VSE Corporation reported the following unaudited consolidated financial results for its first quarter ended March 31, 2011.
“The federal government continues to experience funding delays and budget constraints, presenting certain challenges for firms operating in our industry,” said Maurice “Mo” Gauthier, VSE CEO. “This challenging budget environment, along with emerging global insecurity, affirms our continuing strategy to focus on markets that are closely aligned with federal budget priorities. Our long term strategic diversification into selected federal markets and service offerings through acquisitions, combined with our planned efforts to grow organically in our sustainable markets, continues to show intended results. We remain committed to this strategy.”
For the first quarter of 2011, revenues were $151.2 million compared to $228.2 million in the first quarter of 2010. Operating income for the first quarter of 2011 was $6.9 million compared to $8.7 million in the first quarter of 2010.
The decrease in revenue for the first quarter 2011 as compared to the first quarter 2010 was primarily due to the expiration of delivery orders on our U.S. Army CECOM Rapid Response “R2” contract in January 2011, including the delivery orders supporting our Assured Mobility Systems and Route Clearance Vehicle “RCV” Modernization Programs.
Operating margin for the first quarter of 2011 was 4.6%, an increase of 80 bp compared to 3.8% in the first quarter of 2010. The year-over-year increase in operating margin was primarily due to the inclusion of Akimeka, LLC, which we acquired in August 2010, improved profitability on services provided by our Systems Engineering Division, an increase in energy and management consulting work by our Energetics subsidiary, and a reduction in low margin revenue.
Net income for the first quarter of 2011 was $4.2 million, or $.80 per diluted share, compared to $5.4 million, or $1.04 per diluted share in the first quarter of 2010.
Bookings were $107 million in the first quarter of 2011 compared to $210 million in the first quarter of 2010. Funded contract backlog at March 31, 2011 was $357 million, compared to $407 million at December 31, 2010. Federal budget constraints have affected the timeliness of awards in our market and the decrease in government funding activity has impacted our bookings and funded backlog in the first quarter of 2011.
The Federal Group was awarded a $410M, 5-year LOGWORLD task order at the end of January 2011 to continue providing equipment engineering, maintenance, and logistics readiness support services to the U.S. Army Reserve Command (USARC) and the 63rd and 88th Regional Support Commands (RSC). The award represents a recompete of existing work for Federal Group’s Engineering and Logistics Directorate supporting the U.S. Army Reserve.
VSE (vsecorp.com) is a diversified federal services company of choice with over 52 years of experience in solving issues of global significance with integrity, agility, and value. VSE is dedicated to making our clients successful by delivering talented people and innovative solutions for logistics, engineering, IT services, construction management and consulting.
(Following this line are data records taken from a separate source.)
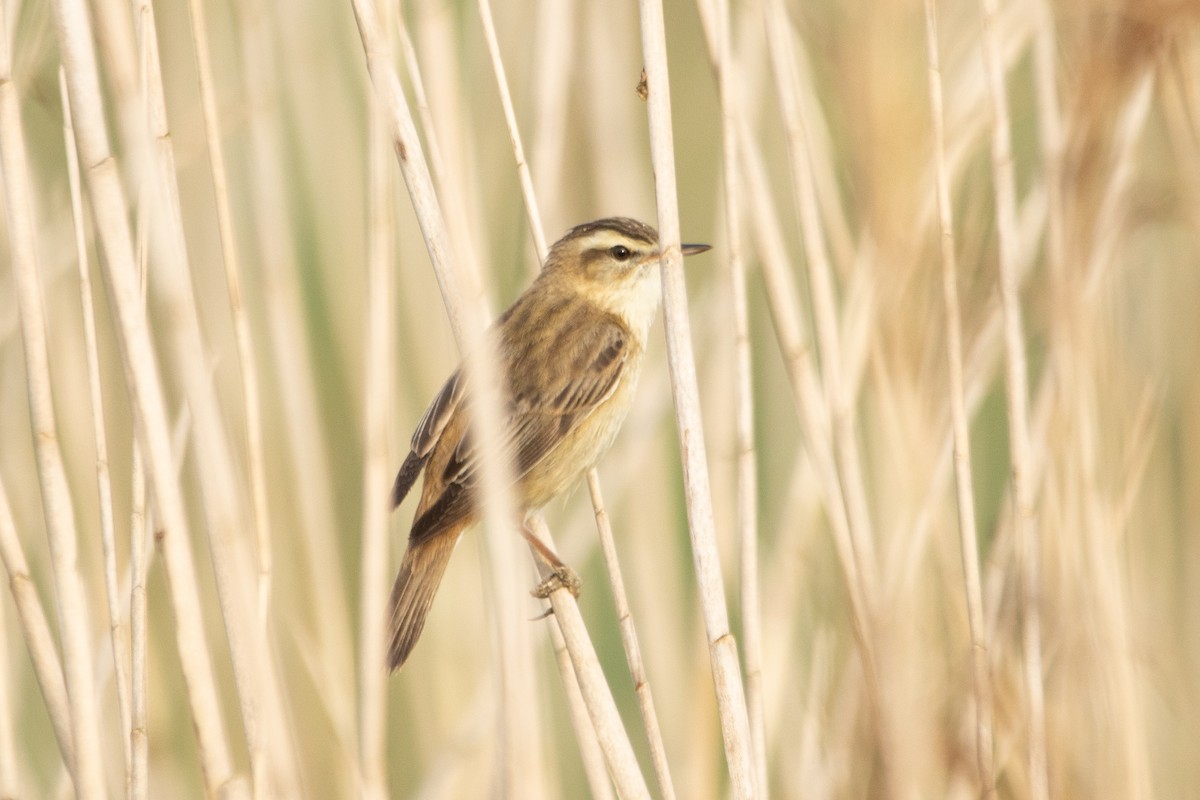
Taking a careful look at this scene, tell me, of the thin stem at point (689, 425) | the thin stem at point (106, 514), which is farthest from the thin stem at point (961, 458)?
the thin stem at point (106, 514)

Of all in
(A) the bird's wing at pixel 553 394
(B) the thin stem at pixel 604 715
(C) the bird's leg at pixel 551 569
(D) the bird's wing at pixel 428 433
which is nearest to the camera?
(B) the thin stem at pixel 604 715

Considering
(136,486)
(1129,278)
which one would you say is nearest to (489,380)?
(136,486)

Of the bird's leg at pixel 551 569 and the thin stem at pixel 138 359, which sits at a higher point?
the thin stem at pixel 138 359

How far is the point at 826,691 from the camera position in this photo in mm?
2818

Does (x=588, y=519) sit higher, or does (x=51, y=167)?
(x=51, y=167)

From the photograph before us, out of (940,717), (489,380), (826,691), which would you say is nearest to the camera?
(489,380)

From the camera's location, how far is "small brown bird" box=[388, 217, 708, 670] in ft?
9.30

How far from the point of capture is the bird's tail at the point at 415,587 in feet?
9.08

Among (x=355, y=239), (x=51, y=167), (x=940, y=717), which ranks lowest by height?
(x=940, y=717)

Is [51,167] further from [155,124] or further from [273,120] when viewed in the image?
[155,124]

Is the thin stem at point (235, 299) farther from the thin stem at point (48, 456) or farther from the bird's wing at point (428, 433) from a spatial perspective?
the bird's wing at point (428, 433)

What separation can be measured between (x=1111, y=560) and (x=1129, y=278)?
104 centimetres

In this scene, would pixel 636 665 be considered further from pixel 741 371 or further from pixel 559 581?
pixel 741 371

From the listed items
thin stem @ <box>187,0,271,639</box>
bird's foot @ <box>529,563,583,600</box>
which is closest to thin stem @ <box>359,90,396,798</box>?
thin stem @ <box>187,0,271,639</box>
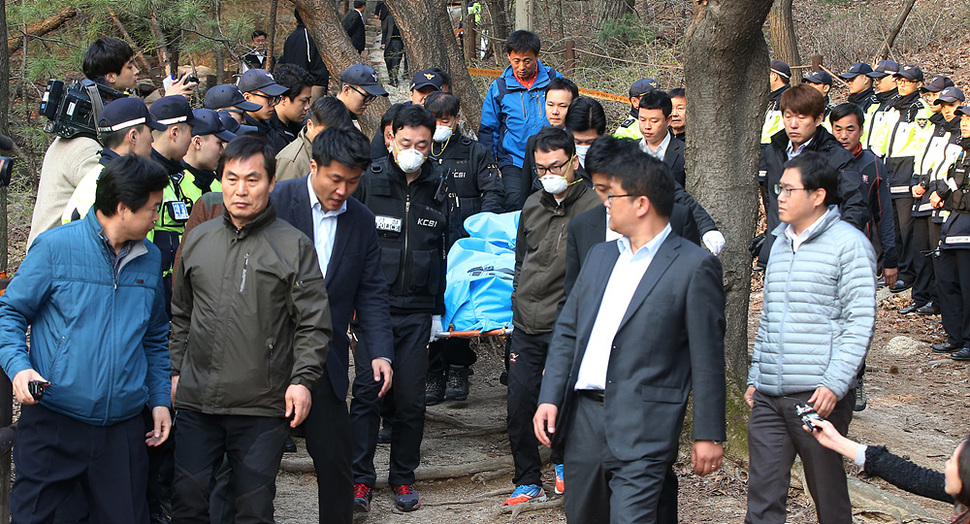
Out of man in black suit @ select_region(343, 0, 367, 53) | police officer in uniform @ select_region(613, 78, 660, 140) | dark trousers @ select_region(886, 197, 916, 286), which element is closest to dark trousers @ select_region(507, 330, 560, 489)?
police officer in uniform @ select_region(613, 78, 660, 140)

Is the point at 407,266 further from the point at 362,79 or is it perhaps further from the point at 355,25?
the point at 355,25

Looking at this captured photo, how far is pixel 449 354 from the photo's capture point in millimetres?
7527

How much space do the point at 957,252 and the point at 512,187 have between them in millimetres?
5279

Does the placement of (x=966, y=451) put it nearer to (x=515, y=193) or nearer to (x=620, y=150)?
(x=620, y=150)

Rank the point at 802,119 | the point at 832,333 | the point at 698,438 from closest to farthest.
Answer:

For additional information on VSE services and products, please see the Company's website or contact Randy Hollstein, VSE Corporate Vice President of Sales and Marketing, at (703) 329-3206.
VSE encourages investors and others to review the detailed reporting and disclosures contained in VSE’s public filings with the U.S. Securities and Exchange Commission for further information and analysis of VSE’s financial condition and results of operations. The public filings include additional discussion about the status of specific customer programs and contract awards, risks, revenue sources and funding, dependence on material customers, and management’s discussion of short and long term business challenges and opportunities.
This news release contains statements that to the extent they are not recitations of historical fact, constitute “forward looking statements” under federal securities laws. All such statements are intended to be subject to the safe harbor protection provided by applicable securities laws. For discussions identifying some important factors that could cause actual VSE results to differ materially from those anticipated in the forward looking statements in this news release, see VSE’s public filings with the Securities and Exchange Commission, including VSE’s annual report on Form 10-K for the year ended December 31, 2010 and subsequent reports filed with the Securities and Exchange Commission.